My clothes were shreds and my boots were barely holding together. My face itched. I brought my hands up to scratch and I felt a beard that had never been there before. The shock coursing through my mind hardened into an electric moment of panic as my eyes alighted on the mithral short sword tucked into my belt. My history came bursting through the cobwebs of my brain, and for the first time in many, many months, I knew.
My name, the one my parents gave me is Ryan Evan Kincaid. We were a happy, middle class family; I was an only child. My father had been designated a Wing Commander in the Air Force and was looking forward to his promotion to Full Colonel. Mom was a good-natured military wife; nothing extraordinary, just good ole' mom.
We were on vacation when history as we know it today began. That vacation was great. Dad rented a house on New Smyrna Beach. We played on the shore, rented a boat and went fishing on the Intercoastal Waterway during the day and netted shrimp at midnight. I was nine years old and the future stretched out somewhere far beyond the horizon.
Then the Eldenhaun came. With their powers of jayda, they destroyed, ruined, and annihilated the entire world, my world. In one instant a hundred thousand angry rifts pierced the fabric of our world, and through them poured the self righteous anger of these aliens, the Eldenhaun, who condemned us for poisoning and plundering our world, and threatening their own — so they said.
They turned our world against us in full revolt. Nature revolted against any and all artificial intrusions. Roots thrust up through roads; trees burst through houses. The power plant in Titusville collapsed under the weight of vines and its machinery crumbled, disintegrated, and returned as elements from the rock from which it came. Our entire civilization disappeared before our astonished eyes. The cars, the roads, and the strip malls disappeared; they couldn't even leave the goddamned aspirin. Even plastic reverted to oil and seeped down beneath the crust.

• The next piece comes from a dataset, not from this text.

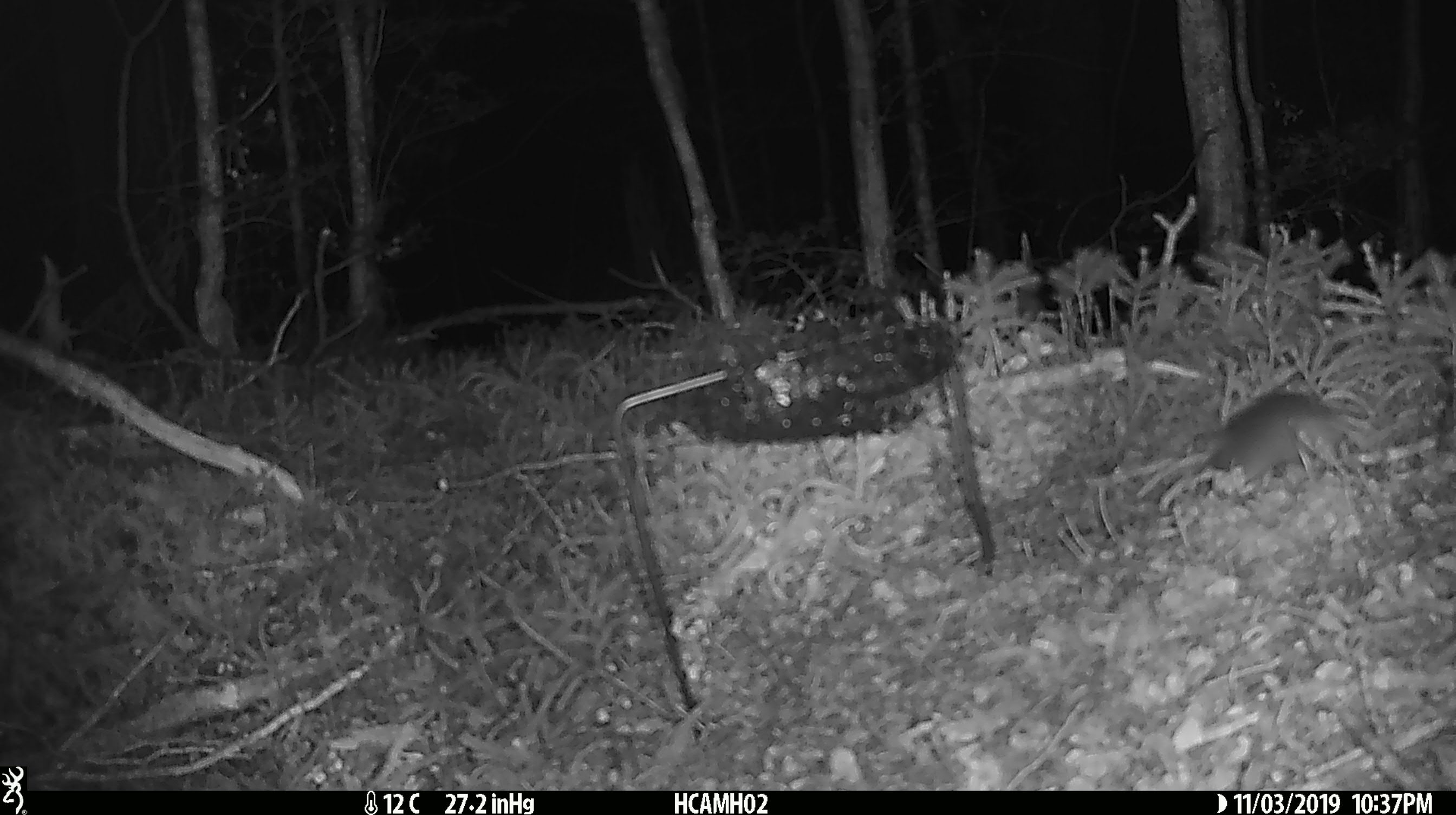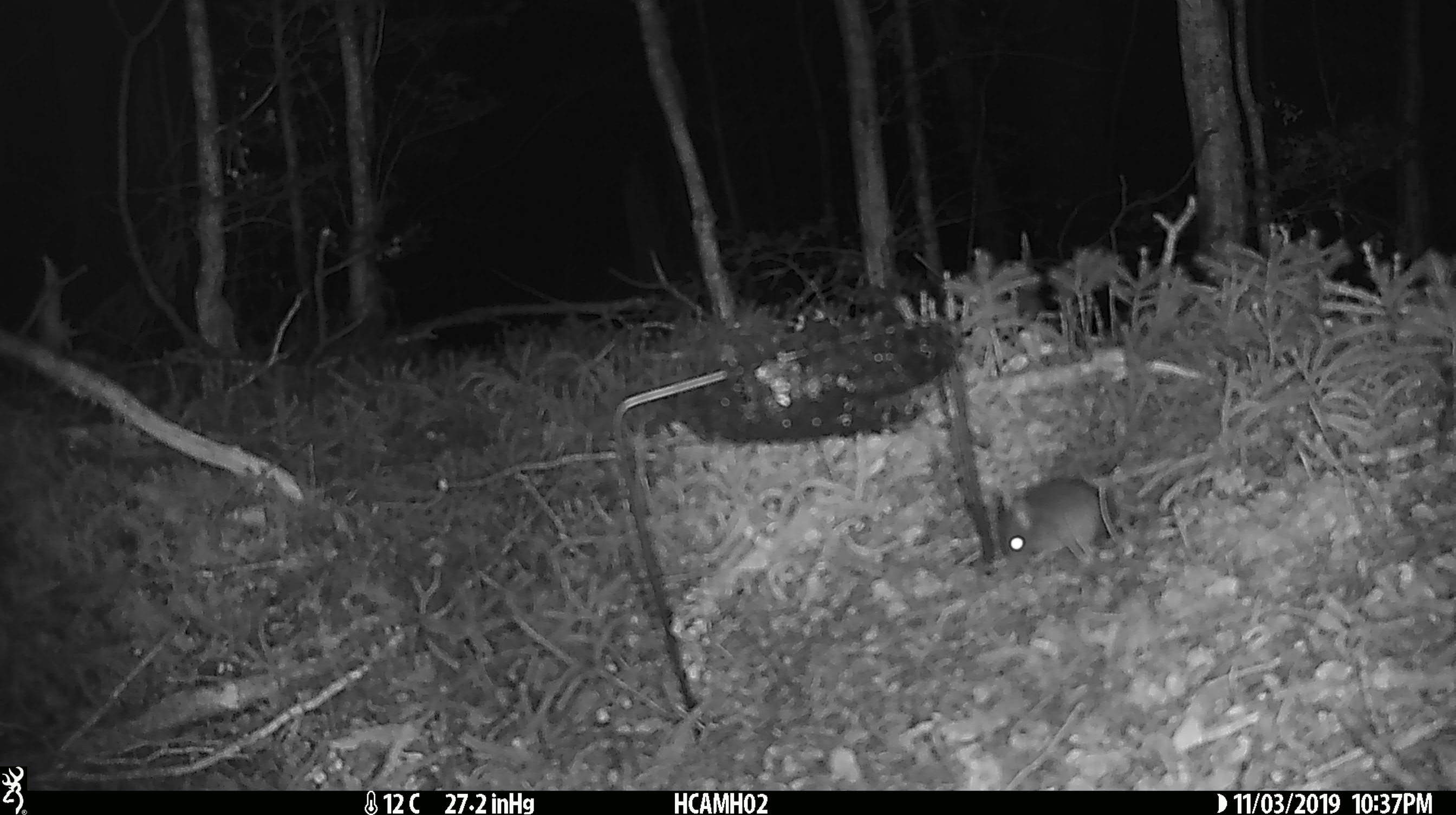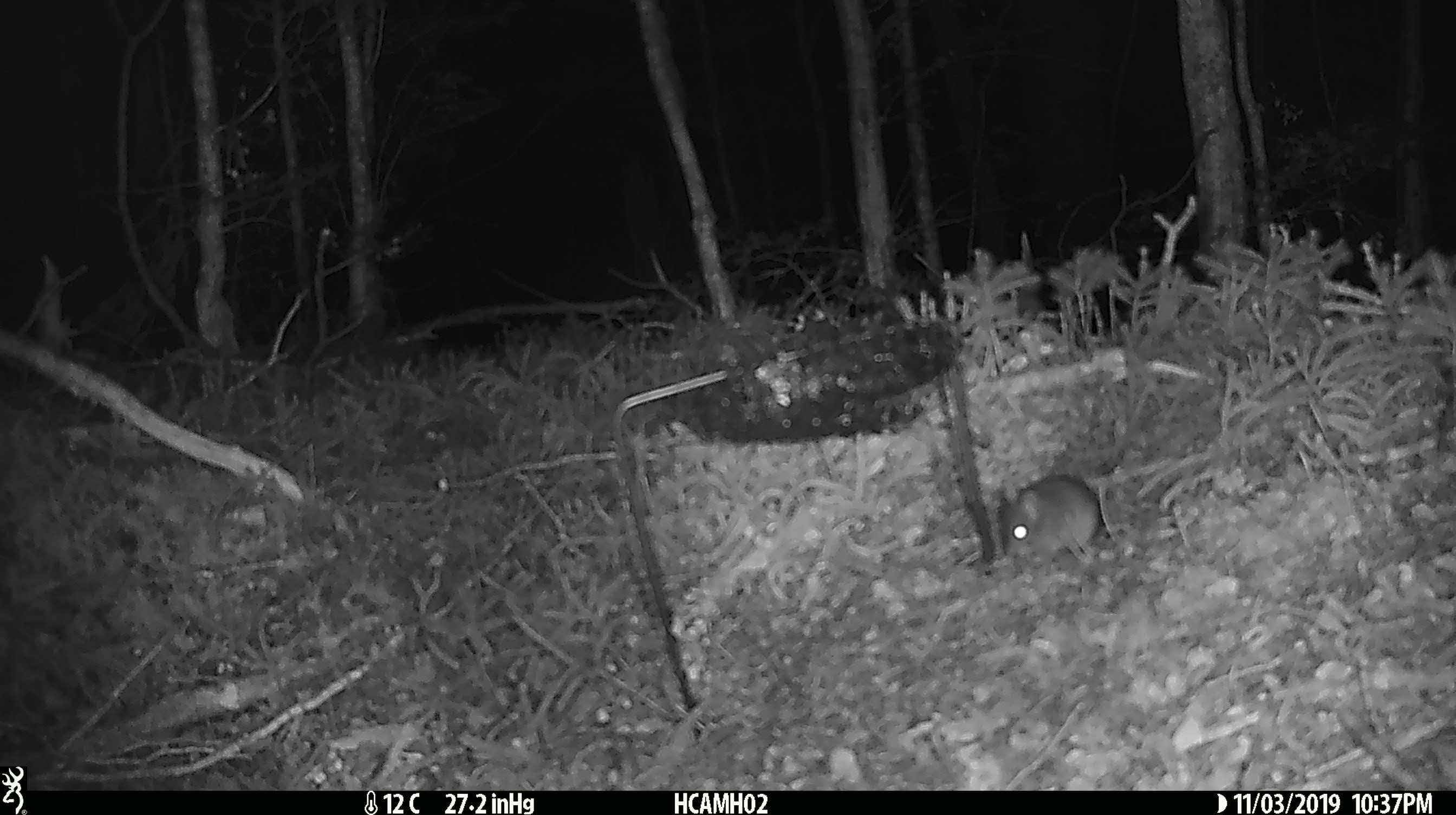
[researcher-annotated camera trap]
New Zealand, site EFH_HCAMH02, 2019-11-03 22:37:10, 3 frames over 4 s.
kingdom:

The Eldenhaun poured through with their shiny swords, spears and arrows. They rampaged through the crowds slaughtering as they went, leaving corpses where they lay. Their cries of bloodlust sounded for miles, as did the screams of their victims. Millions must have been murdered, all innocents before the merciless onslaught.

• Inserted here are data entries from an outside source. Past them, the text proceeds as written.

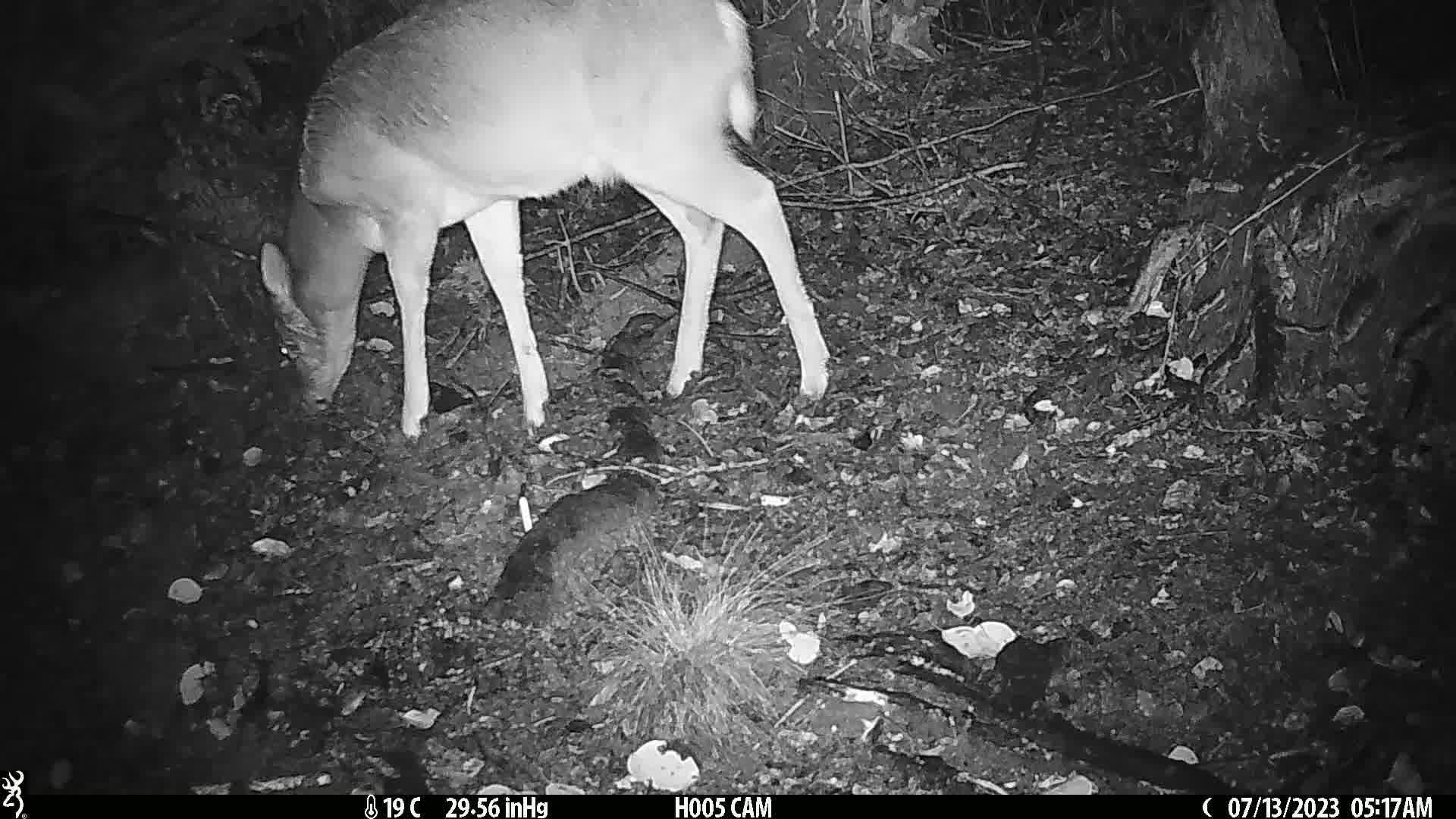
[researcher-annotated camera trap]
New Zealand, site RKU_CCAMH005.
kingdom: Animalia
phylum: Chordata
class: Mammalia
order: Artiodactyla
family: Cervidae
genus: Odocoileus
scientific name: Odocoileus virginianus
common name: white-tailed deer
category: white tailed deer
White tailed deer (white-tailed deer) (Odocoileus virginianus).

My father had taken us to the tennis club on the mainland, south of the bridge that connected New Smyrna to the beach. Watching my parents volley back and forth was so boring, I recall. That was my last complacent thought. The unearthly "swatch" sound of a rift opening stopped everybody around me. Then the massive rumblings of houses and buildings collapsing felled us to our knees. In the midst of all of this noise, the screaming began.

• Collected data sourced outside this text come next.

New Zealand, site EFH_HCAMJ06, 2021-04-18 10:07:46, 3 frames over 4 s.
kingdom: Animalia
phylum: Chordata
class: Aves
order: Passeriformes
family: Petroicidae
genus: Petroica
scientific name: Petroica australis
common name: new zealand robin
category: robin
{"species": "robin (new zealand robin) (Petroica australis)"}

My father grabbed both of us and fled for the water, pushing all of us into Mosquito Lagoon. The last image I remember from that moment was the unreal flash of metal in the sun, the mithral steel my father called it after a trilogy I never read.
From that day on, my father taught us how to eat fish raw and how to collect ants on a twig. He showed us how to make smokeless pocket fires and squeeze water from our socks. He taught us snares and spears. We learned how to run and hide. We would hear the "swatch" of a rift opening and we would flee as quietly as possible in another direction. Meanwhile, the world around returned to a state of pristine wild.
When I was fourteen, my mother caught a cold that spread to her lungs. She died with spasms of asphyxia on a small bluff overlooking a lazy river; a dose of simple antibiotics would have saved her. The sky was ablaze with a million, million stars with their cold, remote light. My father and I buried her and we began to move north.
The day of "pain beyond description" happened a year later. My dad and I were laying trap lines for rabbits and small rodents when a "swatch" sounded not twenty yards from us. There was no time to run or hide when the burly Eldenhaun man stepped through with a spear at the ready. My father snatched up his long pole with the sharpened end and told me to move behind him. I did, but I could still see.